"I always love taking things you know and that are considered fine ingredients, like rose, and mixing in something bonkers," says Matthew Herman.
The fashion designer turned candlemaker co-founded Boy Smells with real life partner David Kien in 2016, making a name for his buzzy brand through a Kacey Musgraves collaboration and audacious odes with Internet and Gen-Z friendly nicknames. A best seller, Cowboy Kush combines suede with saffron flower, tonka and "pot leaf" to create a scent described by the brand as “enjoying a joint at a rousing rodeo.”
Kacey Musgraves for Boy Smells' Slow Burn Collaborative Candle
The cult candles are outfitted in millennial pink packaging a creative decision that Herman says influences more than just aesthetics. "We were poking fun at scent being assigned to gender," he explains to L'OFFICIEL. "Trying to erase some of the binary binaries of what you're allowed to smell like." Five years since launch, the adventure continues with Boy Smells' just debuted Cologne de Parfum, the first fine fragrance from the brand.
Spanning five scents, Flor de la Virgen, Tantrum, Violet Ends, Rose Load, and Suede Pony-what Herman calls the "wild card"-the collection is a surprise in each bottle, and like Boy Smells' famous candles, mix popular notes with the uncommon. Rhubarb, for instance, is mixed with lilac, pineapple, rhumarn, coconut water, and amber for the rebellious Suede Pony, while in the sumptuous Violet Ends it is joined by violet, divine papyrus, and tobacco leaves. "Everyone knows what rhubarb is," Herman explains. "It has a little bit of sweetness, but there's also this vaporous quality that makes things feel very elevated."

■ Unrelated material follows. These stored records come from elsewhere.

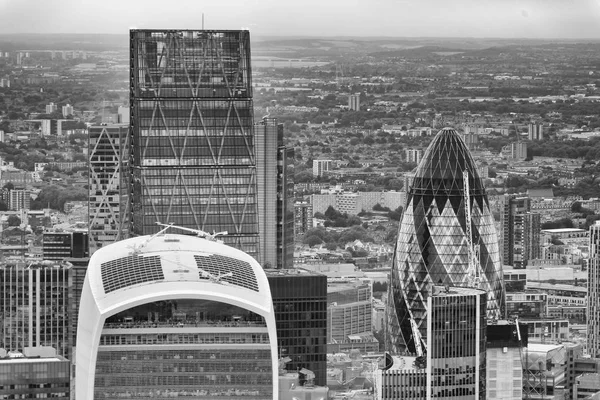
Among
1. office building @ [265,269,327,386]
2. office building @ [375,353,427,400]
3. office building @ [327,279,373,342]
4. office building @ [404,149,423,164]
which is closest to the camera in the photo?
office building @ [375,353,427,400]

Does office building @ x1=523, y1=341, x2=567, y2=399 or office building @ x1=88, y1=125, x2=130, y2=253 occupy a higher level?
office building @ x1=88, y1=125, x2=130, y2=253

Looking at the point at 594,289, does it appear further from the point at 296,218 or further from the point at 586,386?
the point at 586,386

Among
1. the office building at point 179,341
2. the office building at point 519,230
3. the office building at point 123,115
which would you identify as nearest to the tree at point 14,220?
the office building at point 123,115

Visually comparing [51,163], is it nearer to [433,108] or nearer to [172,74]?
[433,108]

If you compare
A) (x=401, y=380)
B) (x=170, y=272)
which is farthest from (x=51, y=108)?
(x=170, y=272)

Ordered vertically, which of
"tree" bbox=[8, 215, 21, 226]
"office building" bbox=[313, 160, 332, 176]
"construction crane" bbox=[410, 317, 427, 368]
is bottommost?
"tree" bbox=[8, 215, 21, 226]

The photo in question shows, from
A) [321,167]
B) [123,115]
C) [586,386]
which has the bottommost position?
[586,386]

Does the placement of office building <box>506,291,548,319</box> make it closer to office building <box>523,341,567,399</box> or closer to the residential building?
the residential building

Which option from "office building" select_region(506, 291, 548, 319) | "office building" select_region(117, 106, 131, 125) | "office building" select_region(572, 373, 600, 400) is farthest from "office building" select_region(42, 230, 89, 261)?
"office building" select_region(572, 373, 600, 400)
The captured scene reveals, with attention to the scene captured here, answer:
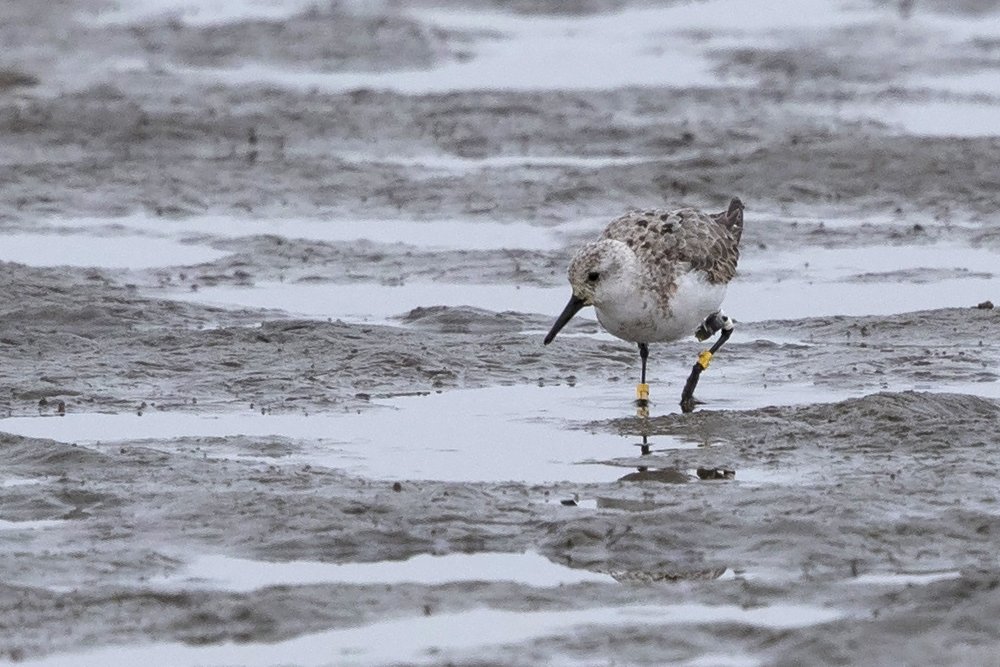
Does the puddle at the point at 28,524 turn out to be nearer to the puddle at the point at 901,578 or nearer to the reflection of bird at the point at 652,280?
the reflection of bird at the point at 652,280

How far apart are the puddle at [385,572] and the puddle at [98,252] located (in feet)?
23.1

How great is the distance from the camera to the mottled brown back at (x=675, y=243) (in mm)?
11844

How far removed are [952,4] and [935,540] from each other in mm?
Result: 18799

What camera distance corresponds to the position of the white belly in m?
11.7

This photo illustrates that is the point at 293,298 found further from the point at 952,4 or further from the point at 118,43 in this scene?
the point at 952,4

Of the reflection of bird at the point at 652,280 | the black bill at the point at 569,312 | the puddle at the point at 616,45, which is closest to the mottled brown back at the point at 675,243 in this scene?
the reflection of bird at the point at 652,280

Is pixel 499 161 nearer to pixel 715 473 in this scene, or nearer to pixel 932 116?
pixel 932 116

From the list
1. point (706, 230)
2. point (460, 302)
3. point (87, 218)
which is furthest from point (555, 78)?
point (706, 230)

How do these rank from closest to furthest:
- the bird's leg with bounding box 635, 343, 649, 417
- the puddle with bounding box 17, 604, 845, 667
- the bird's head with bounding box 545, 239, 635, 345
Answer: the puddle with bounding box 17, 604, 845, 667 < the bird's head with bounding box 545, 239, 635, 345 < the bird's leg with bounding box 635, 343, 649, 417

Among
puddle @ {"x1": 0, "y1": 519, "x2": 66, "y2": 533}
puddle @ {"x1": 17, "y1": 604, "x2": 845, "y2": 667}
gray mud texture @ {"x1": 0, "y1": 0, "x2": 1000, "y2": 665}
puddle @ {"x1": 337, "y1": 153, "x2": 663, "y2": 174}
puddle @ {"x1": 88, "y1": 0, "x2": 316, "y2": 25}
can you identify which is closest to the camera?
puddle @ {"x1": 17, "y1": 604, "x2": 845, "y2": 667}

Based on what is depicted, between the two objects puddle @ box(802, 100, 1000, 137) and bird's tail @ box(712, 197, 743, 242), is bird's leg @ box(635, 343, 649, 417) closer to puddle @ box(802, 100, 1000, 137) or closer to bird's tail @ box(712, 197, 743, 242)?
bird's tail @ box(712, 197, 743, 242)

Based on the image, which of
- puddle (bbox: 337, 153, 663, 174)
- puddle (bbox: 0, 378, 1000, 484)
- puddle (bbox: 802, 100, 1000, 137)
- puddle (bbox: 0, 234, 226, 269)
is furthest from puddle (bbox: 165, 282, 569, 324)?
puddle (bbox: 802, 100, 1000, 137)

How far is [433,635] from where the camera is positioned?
8039mm

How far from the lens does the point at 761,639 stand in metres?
7.89
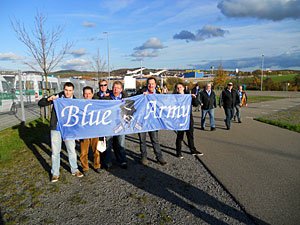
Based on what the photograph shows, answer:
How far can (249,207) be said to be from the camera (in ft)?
10.9

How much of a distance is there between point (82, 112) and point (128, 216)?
8.08 feet

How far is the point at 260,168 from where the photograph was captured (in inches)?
193

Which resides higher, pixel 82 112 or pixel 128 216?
pixel 82 112

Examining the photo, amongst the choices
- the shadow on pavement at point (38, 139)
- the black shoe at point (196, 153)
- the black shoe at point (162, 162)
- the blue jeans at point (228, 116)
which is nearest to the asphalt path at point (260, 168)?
the black shoe at point (196, 153)

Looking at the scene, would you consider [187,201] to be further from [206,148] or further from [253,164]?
[206,148]

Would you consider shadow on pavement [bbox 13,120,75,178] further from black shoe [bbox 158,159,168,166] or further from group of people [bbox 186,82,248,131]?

Inspired by Herman's interest in dualities and observations from seeing friends cross the stereotypes of the beauty counter-women wearing musky, leather-y odes and men turning to something lighter-the series is what the creative is calling "genderful." Rather than being genderless or unisex, Herman says the collection-and Boy Smells as a whole-is celebrating not only the specturm of gender expression but the spectrum of power, too. And so with the perfumes, one will find traditionally feminine notes mixed with those long coded to be masculine. "That crossing of scent binary seemed really safe and personal for people," says Herman, thinking of his fashion friends that would code-switch with each spritz. "Almost like the boyfriend blazer of personal products." Like fashion, the concept is the future of fragrances for the candlemaker.
Boy Smells' Cowboy Kush Candle and Cologne de Parfum collection
While the first five scents are new to the Boy Smells universe, Herman says that Boy Smells devotees are already petitioning for candle-to-body crossover. "Not all home fragrances are meant to be worn," he admits. "But you ever know. We're very non-binary, I'm sure we'll blur that in the future."